Talha Ahsan has been “freed” by a US court after 20 months of solitary confinement awaiting trial in a US jail and years of group isolation in Britain, where he was held without charge pending his extradition.
But he still isn’t quite free. His British passport expired while he was in jail, so he is now in immigration custody in the US waiting for the British authorities to supply a new one.
Talha Ahsan and co-defendant Babar Ahmad were extradited to the US in October 2012 to face terrorism charges related to their involvement with a website that published information about armed jihad in Muslim countries. Both men are British citizens. The US claimed jurisdiction solely because the website had, for a short time, been hosted on a server in Connecticut.
In a plea bargain with prosecutors, both men pled guilty to providing and conspiring to provide material support for terrorism. 97% of federal cases in the US end in this way. Anyone who chooses to go to trial is at risk of a vicious sentence if convicted. The ubiquity of long sentences under conditions of isolation that amount to torture makes the stakes too high for most people.
They were sentenced on 16 July 2014 by a US federal court in Newhaven, Connecticut.

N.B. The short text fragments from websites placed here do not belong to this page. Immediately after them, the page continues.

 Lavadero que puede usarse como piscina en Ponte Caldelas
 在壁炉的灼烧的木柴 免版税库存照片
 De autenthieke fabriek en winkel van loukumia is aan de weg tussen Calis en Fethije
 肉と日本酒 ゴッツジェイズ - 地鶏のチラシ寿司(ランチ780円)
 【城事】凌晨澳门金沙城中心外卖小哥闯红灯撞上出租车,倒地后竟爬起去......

Prosecutors had requested a sentence of 25 years for Babar Ahmad and 15 years for Talha Ahsan, whose involvement with the website was minimal and lasted for only about 6 months. But Judge Janet Hall found much of the material presented by prosecutors to be unreliable. She handed down a 12½ year sentence to Babar Ahmad, with credit for the 10 years he served before trial. This means that he may be free in less than a year. He is expected to serve his sentence in Britain. And she sentenced Talha Ahsan to the 8 years he has already served. So he would now be free, but for his difficulty with the US immigration authorities.

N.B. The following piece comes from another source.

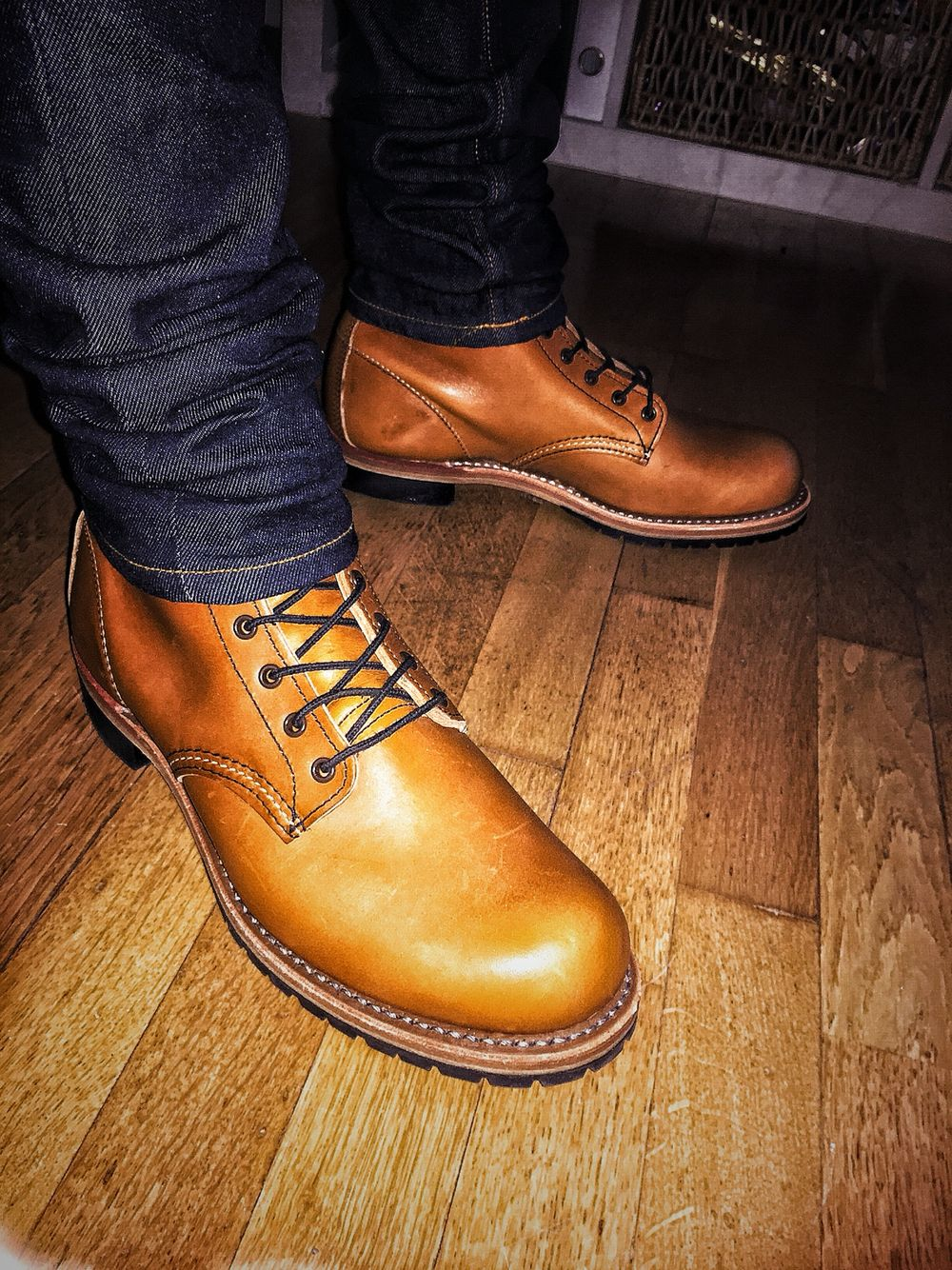 Red Wing Beckman Chestnut Featherstone Leather 9013 Brand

Judge Janet Hall’s decision amounts to a motion of no confidence in the approach taken by US prosecutors in these cases, and perhaps in others too. It should raise awkward questions about the conduct of the British and US authorities, and especially about their dogged determination to ensure that Babar Ahmad and Talha Ahsan were tried in the US rather than Britain, even though the men’s supposedly criminal conduct took place in Britain and virtually all of the evidence against them was gathered in Britain.